■ GIVEN TASK A
In the entries, take the lines between the one containing "What is the physical" and the end of the entries, inclusive, and write them out again with "tree trunk" replaced by "bare trunk" and everything else left unchanged.

■ SUPPLIED PASSAGE
───

Paudie Murray

Personal information
- Native name: Páidí Ó Muirí (Irish)
- Born: 1970 (age 55–56) Kilmichael, County Cork, Ireland
- Occupation: Financial consultant
- Height: 5 ft 7 in (170 cm)

Sport
- Sport: Hurling

Clubs
- Years: Club
- Kilmichael GAA Dohenys Cloughduv → Muskerry St Finbarr's

Club titles
- Cork titles: 0

Club management
- Years: Club
- Dohenys

Inter-county management
- Years: Team
- 2011–2021: Cork (camogie senior team)

Inter-county titles as manager
- County: League / Province / All-Ireland
- Cork (camogie): 4 / 0 / 0

= Paudie Murray =

Cork hurler and camogie manager

Pádraig Murray (born 1970) is an Irish cork camogie manager and former hurler, who spent a decade as manager of the Cork senior camogie team. He is a former player with club sides Cloughduv and Dohenys and the Muskerry divisional team.

───

■ GIVEN TASK B
Reproduce the part of the Paudie Murray article between "Pádraig Murray (born" and "Muskerry divisional team.", inclusive, without changing anything.

[Questions about scenes in images]

───

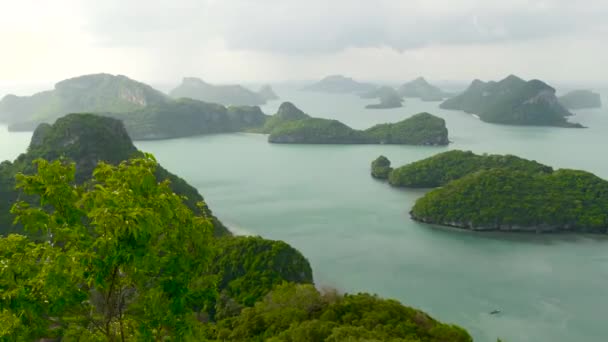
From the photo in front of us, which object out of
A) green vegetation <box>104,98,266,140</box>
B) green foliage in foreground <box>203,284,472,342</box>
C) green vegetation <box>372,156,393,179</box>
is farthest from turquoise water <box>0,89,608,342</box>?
green vegetation <box>104,98,266,140</box>

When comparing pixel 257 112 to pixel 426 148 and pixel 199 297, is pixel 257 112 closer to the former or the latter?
pixel 426 148

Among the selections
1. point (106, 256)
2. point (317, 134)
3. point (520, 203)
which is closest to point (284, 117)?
point (317, 134)

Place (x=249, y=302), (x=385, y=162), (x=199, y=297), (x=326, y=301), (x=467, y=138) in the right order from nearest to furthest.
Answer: (x=199, y=297)
(x=326, y=301)
(x=249, y=302)
(x=385, y=162)
(x=467, y=138)

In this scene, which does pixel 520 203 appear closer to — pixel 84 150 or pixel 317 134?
pixel 84 150

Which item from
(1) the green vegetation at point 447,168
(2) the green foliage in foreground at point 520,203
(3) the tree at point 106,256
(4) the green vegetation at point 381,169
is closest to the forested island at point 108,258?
(3) the tree at point 106,256

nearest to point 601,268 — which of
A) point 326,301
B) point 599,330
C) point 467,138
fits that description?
point 599,330

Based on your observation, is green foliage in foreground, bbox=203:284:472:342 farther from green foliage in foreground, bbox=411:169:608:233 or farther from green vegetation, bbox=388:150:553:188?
green vegetation, bbox=388:150:553:188
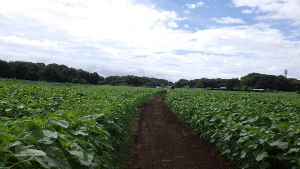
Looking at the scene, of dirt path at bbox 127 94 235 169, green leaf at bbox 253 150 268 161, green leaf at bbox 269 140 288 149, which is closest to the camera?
green leaf at bbox 269 140 288 149

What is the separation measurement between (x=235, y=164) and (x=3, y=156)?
630 centimetres

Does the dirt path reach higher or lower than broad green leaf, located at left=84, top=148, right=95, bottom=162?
lower

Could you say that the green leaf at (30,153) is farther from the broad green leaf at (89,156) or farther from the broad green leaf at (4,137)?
the broad green leaf at (89,156)

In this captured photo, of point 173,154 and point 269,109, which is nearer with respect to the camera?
point 173,154

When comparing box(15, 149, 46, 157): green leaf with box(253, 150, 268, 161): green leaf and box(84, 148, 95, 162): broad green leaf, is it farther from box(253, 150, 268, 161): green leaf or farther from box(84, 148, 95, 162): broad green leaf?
box(253, 150, 268, 161): green leaf

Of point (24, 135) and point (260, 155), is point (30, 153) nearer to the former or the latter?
point (24, 135)

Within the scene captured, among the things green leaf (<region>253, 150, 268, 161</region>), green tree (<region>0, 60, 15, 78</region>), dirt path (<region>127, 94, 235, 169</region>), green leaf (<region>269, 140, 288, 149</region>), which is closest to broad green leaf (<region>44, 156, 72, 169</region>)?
green leaf (<region>253, 150, 268, 161</region>)

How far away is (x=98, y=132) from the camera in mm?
3189

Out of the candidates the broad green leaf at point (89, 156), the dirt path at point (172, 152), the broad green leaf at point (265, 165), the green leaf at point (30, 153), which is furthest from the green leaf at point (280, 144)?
the green leaf at point (30, 153)

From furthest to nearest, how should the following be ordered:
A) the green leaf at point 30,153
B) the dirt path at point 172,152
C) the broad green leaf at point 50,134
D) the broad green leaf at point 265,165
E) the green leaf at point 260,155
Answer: the dirt path at point 172,152 → the broad green leaf at point 265,165 → the green leaf at point 260,155 → the broad green leaf at point 50,134 → the green leaf at point 30,153

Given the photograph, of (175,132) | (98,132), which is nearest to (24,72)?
(175,132)

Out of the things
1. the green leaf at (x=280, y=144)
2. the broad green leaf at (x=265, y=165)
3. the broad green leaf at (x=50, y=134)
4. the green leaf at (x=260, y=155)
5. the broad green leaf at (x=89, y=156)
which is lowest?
the broad green leaf at (x=265, y=165)

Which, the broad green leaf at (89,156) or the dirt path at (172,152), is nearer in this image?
the broad green leaf at (89,156)

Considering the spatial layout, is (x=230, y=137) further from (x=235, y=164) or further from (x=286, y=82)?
(x=286, y=82)
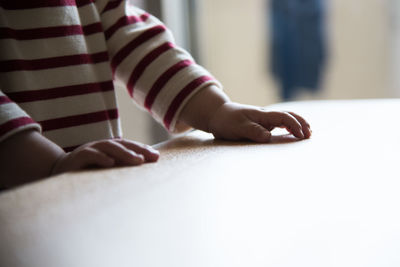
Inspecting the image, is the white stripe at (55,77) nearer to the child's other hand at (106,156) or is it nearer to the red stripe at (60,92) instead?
the red stripe at (60,92)

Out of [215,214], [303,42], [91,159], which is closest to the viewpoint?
[215,214]

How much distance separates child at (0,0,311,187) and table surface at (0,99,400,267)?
14 centimetres

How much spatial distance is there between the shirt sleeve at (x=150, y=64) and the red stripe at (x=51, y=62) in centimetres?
3

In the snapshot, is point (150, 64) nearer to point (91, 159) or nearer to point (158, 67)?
point (158, 67)

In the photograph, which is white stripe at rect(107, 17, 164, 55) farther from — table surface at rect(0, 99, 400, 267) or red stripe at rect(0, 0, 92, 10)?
table surface at rect(0, 99, 400, 267)

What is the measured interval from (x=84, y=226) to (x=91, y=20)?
45cm

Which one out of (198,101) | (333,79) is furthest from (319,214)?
(333,79)

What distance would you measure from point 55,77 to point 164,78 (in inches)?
5.2

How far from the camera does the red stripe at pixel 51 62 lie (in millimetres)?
532

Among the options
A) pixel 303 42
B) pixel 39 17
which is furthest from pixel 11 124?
pixel 303 42

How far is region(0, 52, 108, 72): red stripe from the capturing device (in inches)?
21.0

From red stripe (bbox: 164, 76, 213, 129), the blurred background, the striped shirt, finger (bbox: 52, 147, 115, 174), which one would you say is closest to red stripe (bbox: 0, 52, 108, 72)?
the striped shirt

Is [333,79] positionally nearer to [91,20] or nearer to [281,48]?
[281,48]

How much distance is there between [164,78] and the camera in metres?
0.59
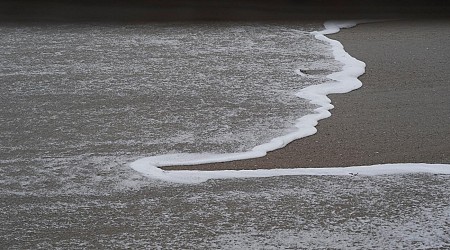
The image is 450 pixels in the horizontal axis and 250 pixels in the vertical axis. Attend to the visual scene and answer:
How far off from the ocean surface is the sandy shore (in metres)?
0.15

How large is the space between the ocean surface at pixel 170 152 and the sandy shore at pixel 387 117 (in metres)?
0.15

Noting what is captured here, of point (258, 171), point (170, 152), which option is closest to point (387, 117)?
point (258, 171)

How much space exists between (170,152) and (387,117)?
34.0 inches

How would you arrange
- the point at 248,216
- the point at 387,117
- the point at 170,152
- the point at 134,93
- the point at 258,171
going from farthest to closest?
the point at 134,93 < the point at 387,117 < the point at 170,152 < the point at 258,171 < the point at 248,216

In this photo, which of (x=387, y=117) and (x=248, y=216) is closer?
(x=248, y=216)

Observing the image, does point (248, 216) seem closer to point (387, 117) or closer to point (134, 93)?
point (387, 117)

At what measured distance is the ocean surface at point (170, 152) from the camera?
2.16 m

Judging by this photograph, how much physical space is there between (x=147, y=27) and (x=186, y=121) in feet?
6.92

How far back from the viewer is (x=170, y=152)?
9.16 ft

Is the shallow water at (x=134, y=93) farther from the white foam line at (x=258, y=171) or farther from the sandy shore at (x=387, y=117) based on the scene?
the sandy shore at (x=387, y=117)

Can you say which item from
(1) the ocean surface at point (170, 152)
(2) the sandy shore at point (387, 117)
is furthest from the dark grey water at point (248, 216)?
(2) the sandy shore at point (387, 117)

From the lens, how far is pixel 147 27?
5141mm

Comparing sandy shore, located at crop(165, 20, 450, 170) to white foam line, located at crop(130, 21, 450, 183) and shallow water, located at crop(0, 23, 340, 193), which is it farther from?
shallow water, located at crop(0, 23, 340, 193)

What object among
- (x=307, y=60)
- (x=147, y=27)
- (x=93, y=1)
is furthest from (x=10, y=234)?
(x=93, y=1)
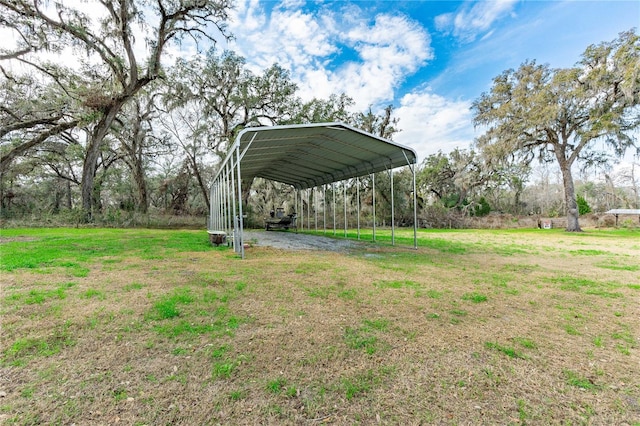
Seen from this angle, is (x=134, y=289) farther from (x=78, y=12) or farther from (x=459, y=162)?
(x=459, y=162)

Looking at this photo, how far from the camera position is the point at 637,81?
12.6 metres

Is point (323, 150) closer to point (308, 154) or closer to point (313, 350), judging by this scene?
point (308, 154)

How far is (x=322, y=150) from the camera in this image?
31.5 feet

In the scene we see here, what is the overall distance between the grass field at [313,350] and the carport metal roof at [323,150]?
13.4 feet

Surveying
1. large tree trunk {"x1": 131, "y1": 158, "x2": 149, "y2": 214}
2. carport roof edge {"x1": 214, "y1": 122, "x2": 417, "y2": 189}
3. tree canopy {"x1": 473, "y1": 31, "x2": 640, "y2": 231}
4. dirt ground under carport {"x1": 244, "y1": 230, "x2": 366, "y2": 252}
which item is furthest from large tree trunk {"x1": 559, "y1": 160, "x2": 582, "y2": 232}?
large tree trunk {"x1": 131, "y1": 158, "x2": 149, "y2": 214}

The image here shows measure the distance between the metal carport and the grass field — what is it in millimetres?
3095

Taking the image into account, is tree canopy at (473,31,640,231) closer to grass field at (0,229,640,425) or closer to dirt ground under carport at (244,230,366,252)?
dirt ground under carport at (244,230,366,252)

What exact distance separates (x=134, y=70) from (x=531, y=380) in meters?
17.7

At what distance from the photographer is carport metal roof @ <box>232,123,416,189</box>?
7.18 meters

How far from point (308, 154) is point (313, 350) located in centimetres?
868

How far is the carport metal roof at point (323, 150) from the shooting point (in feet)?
23.6

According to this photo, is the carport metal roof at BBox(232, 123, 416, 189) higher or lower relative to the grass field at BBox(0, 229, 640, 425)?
higher

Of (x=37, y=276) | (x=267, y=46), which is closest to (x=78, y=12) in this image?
(x=267, y=46)

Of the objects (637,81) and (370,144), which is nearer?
(370,144)
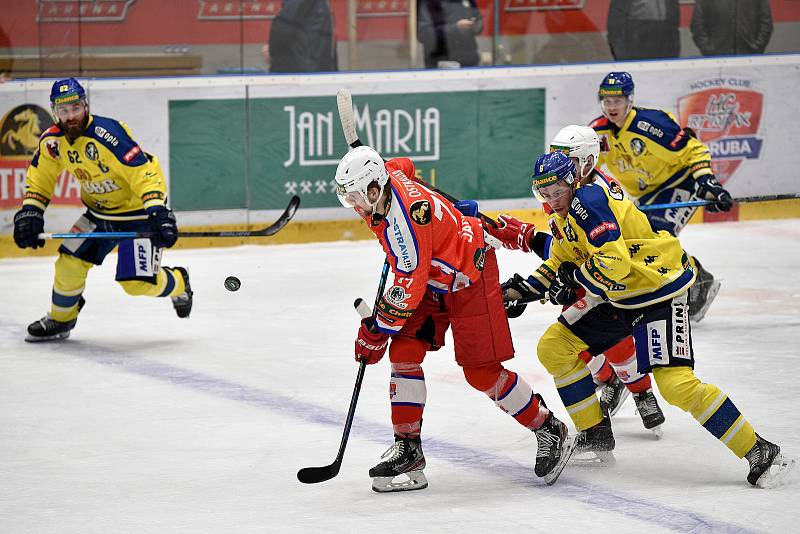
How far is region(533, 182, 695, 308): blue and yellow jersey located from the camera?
3.91 metres

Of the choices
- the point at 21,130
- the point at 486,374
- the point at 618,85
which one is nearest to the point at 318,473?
the point at 486,374

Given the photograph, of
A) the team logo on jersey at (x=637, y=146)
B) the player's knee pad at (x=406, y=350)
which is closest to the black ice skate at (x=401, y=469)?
the player's knee pad at (x=406, y=350)

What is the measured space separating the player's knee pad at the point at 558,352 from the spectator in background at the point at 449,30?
4.76 meters

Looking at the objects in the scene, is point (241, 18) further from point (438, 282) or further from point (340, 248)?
point (438, 282)

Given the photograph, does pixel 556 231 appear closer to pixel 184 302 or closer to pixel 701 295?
pixel 701 295

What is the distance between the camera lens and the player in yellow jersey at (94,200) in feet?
19.5

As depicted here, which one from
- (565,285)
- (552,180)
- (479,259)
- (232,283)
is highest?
(552,180)

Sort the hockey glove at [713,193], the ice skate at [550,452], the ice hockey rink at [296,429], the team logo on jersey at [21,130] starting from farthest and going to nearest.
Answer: the team logo on jersey at [21,130] → the hockey glove at [713,193] → the ice skate at [550,452] → the ice hockey rink at [296,429]

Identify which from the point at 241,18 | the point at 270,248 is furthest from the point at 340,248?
the point at 241,18

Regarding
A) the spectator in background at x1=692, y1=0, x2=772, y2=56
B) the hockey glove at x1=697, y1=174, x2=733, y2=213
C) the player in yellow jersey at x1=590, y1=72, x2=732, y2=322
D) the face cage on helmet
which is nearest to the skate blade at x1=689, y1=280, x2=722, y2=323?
the player in yellow jersey at x1=590, y1=72, x2=732, y2=322

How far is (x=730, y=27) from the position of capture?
9.36 meters

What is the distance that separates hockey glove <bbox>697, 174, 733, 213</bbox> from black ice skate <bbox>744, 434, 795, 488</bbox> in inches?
92.7

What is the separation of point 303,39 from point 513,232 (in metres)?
4.40

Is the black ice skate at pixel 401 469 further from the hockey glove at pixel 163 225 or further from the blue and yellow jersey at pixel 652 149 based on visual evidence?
the blue and yellow jersey at pixel 652 149
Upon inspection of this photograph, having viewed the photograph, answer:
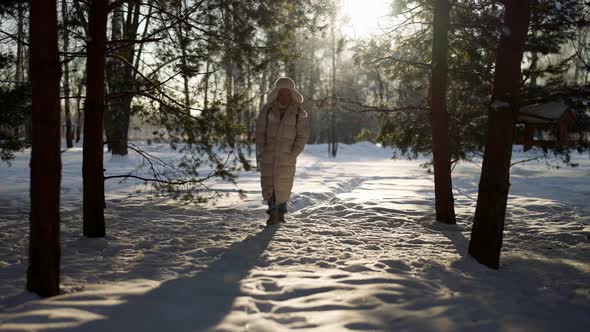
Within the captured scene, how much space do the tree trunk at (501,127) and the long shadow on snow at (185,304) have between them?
2463mm

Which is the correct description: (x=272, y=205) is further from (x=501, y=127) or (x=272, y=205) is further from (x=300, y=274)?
(x=501, y=127)

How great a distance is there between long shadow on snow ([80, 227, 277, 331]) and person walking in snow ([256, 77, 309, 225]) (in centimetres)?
207

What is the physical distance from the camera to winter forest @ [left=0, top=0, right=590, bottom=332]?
2.82 meters

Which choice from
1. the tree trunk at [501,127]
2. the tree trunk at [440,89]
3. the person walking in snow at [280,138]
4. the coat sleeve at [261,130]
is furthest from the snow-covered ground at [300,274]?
the coat sleeve at [261,130]

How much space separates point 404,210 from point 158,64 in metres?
4.84

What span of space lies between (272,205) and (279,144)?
0.92 meters

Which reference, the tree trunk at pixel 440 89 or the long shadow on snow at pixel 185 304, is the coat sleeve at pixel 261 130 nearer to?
the long shadow on snow at pixel 185 304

───

■ WORKED ANSWER A
What is the physical distance from the camera to winter forest @ [left=0, top=0, right=590, bottom=332]?
2.82 meters

Which choice from
1. the bare trunk at [501,127]
2. the bare trunk at [440,89]
3. the person walking in snow at [280,138]
4. the coat sleeve at [261,130]
is furthest from the snow-covered ground at [300,274]?
the coat sleeve at [261,130]

How much space separates point 404,210 from point 158,64 in metres?
4.84

What span of space lies between (272,205) and (279,144)?
0.92 meters

Which reference, the bare trunk at pixel 440 89 or the long shadow on snow at pixel 185 304, is the coat sleeve at pixel 261 130 nearer to?
the long shadow on snow at pixel 185 304

■ WORKED ANSWER B
Pádraig Murray (born 1970) is an Irish cork camogie manager and former hurler, who spent a decade as manager of the Cork senior camogie team. He is a former player with club sides Cloughduv and Dohenys and the Muskerry divisional team.